Kegiatan kirab tersebut dipusatkan di area Monumen Arek Lancor, Minggu (4/8/2024), dengan dimeriahkan sejumlah hiburan, di antaranya pertunjukan musik daul dan drum band.
Hadir dalam kegiatan tersebut Penjabat (Pj) Sekretaris Daerah (Sekda) Pamekasan Ach.
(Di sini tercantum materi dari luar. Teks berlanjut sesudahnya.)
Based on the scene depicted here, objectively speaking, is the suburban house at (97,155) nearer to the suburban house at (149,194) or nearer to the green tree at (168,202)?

Faisol, perwakilan forum koordinasi pimpinan daerah (Forkopimda), perwakilan partai politik atau parpol, serta seluruh PPK dan PPS se-Pamekasan.
Ketua KPU Pamekasan Mahdi menyampaikan kirab maskot ini sebagai upaya untuk meningkatkan partisipasi masyarakat pada Pemilihan Kepala Daerah atau Pilkada Serentak 2024.
“Kami berharap partisipasi masyarakat pada 27 November 2024 bisa semakin meningkat. Diketahui, angka partisipasi masyarakat pada pemilu kemarin itu di Pamekasan menyentuh 97,2 persen,” jelasnya, Minggu (4/8/2024).
Mahdi juga mengajak semua pemangku kebijakan untuk bisa terlibat dalam suksesi pelaksanaan pilkada, terlebih mendorong pemilih pemula untuk berpartisipasi.
“Target yang ingin dicapai di kirab maskot ini adalah pemilih pemula, pemilih perempuan, disabilitas, kelompok masyarakat, dan lainnya,” imbuhnya.
Sementara, Komisioner KPU Jawa Timur Miftahur Rozaq mengutarakan, kirab maskot merupakan adopsi suksesnya kirab pemilu yang telah dilaksanakan pada Pemilu 2024 lalu.
Sebelumnya, Madura Raya tidak dilewati kirab pemilu, tetapi saat ini Madura Raya diberi jadwal untuk melaksanakannya. Rozaq berharap, partisipasi masyarakat pada pilkada bisa semakin tinggi.
“Berpartisipasi dalam pilkada sebagai bukti untuk menjalankan hak konstitusi sebagai warga negara untuk ikut menentukan pimpinan di level provinsi dan level kabupaten,” ungkapnya.